Large contingents of Cuban police patrolled the capital of Havana on Monday following rare protests around the island nation against food shortages and high prices amid the coronavirus crisis. Cuba's president said the demonstrations were stirred up on social media by Cuban Americans in the United States.
Sunday's protests marked some of the biggest displays of antigovernment sentiment in the tightly controlled country in years. Cuba is going through its worst economic crisis in decades, along with a resurgence of coronavirus cases, as it suffers the consequences of U.S. sanctions imposed by former President Donald Trump's administration.
Many young people took part in demonstrations in Havana. Protests were also held elsewhere on the island, including in the small town of San Antonio de los Baños, where people objected to power outages and were visited by President Miguel Díaz-Canel. He entered a few homes, where he took questions from residents.
Authorities appeared determined to put a stop to the demonstrations. More than a dozen protesters were detained, including a leading Cuban dissident who was arrested trying to attend a march in the city of Santiago, 900 kilometers southeast of Havana. The demonstrators disrupted traffic in the capital for several hours until some threw rocks and police moved in and broke them up.
Internet service was spotty, possibly indicating an effort to prevent protesters from communicating with each other.
"We've seen how the campaign against Cuba was growing on social media in the past few weeks,'' Díaz-Canel said Monday in a nationally televised appearance in which his entire Cabinet was also present. "That's the way it's done: Try to create inconformity, dissatisfaction by manipulating emotions and feelings."

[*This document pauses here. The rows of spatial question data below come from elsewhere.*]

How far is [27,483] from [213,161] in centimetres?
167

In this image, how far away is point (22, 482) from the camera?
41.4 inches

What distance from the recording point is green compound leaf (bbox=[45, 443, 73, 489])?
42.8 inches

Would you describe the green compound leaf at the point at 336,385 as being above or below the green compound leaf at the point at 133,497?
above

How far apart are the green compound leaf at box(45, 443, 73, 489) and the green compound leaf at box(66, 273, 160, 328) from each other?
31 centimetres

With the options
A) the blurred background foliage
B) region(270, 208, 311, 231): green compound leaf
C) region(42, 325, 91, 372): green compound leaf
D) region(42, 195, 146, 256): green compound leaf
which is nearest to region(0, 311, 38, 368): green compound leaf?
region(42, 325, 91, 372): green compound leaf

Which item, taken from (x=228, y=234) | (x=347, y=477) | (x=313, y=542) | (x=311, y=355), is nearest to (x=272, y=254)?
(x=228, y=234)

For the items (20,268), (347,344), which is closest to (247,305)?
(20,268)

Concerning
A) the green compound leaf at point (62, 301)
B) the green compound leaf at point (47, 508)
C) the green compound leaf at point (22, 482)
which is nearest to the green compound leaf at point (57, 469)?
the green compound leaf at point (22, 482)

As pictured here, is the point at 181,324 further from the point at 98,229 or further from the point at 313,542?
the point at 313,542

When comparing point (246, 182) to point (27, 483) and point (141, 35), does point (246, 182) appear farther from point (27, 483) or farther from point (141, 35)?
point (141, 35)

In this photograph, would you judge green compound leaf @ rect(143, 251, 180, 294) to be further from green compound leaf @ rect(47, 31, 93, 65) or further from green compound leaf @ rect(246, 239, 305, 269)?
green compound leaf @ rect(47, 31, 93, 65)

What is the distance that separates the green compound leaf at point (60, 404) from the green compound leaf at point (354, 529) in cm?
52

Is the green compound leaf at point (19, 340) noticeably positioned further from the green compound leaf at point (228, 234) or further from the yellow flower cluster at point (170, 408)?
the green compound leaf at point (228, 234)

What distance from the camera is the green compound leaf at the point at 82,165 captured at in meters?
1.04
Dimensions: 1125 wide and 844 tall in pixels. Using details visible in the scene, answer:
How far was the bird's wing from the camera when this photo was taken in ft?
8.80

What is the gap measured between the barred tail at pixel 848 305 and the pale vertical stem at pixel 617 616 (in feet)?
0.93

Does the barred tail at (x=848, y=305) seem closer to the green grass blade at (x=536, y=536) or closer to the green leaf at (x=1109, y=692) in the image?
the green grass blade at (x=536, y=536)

In a statement Monday, U.S. President Joe Biden said Cuban protesters were asserting their basic rights.
The U.S. urges the Cuban government to serve their people ''rather than enriching themselves,'' Biden added.
United Nations deputy spokesman Farhan Haq on Monday stressed the U.N. position "on the need for freedom of expression and peaceful assembly to be respected fully, and we expect that that will be the case."
The demonstrations were extremely unusual on an island where little dissent against the government is tolerated. The last major public demonstration of discontent, over economic hardship, took place nearly 30 years ago, in 1994. Last year, there were small demonstrations by artists and other groups, but nothing as large or widespread as what erupted this past weekend.
In the Havana protest on Sunday, police initially trailed behind as protesters chanted, "Freedom!" "Enough!" and "Unite!" One motorcyclist pulled out a U.S. flag, but it was snatched from him by others.
"We are fed up with the queues, the shortages. That's why I'm here," one middle-age protester told The Associated Press. He declined to identify himself for fear of being arrested later.
Later, about 300 pro-government protesters arrived with a large Cuban flag, shouting slogans in favor of late President Fidel Castro and the Cuban revolution. Some assaulted an AP video journalist, smashing his camera. AP photojournalist Ramón Espinosa was then beaten by a group of police officers in uniforms and civilian clothes. He suffered a broken nose and an eye injury.
The demonstration grew to a few thousand in the vicinity of Galeano Avenue, and the marchers pressed on despite a few charges by police officers and tear gas barrages.
People standing on many balconies along the central artery in the Centro Habana neighborhood applauded the protesters passing by. Others joined in the march.
About 2 1/2 hours into the march, some protesters pulled up cobblestones and threw them at police, at which point officers began arresting people and the marchers dispersed. AP journalists counted at least 20 people who were taken away in police cars or by individuals in civilian clothes.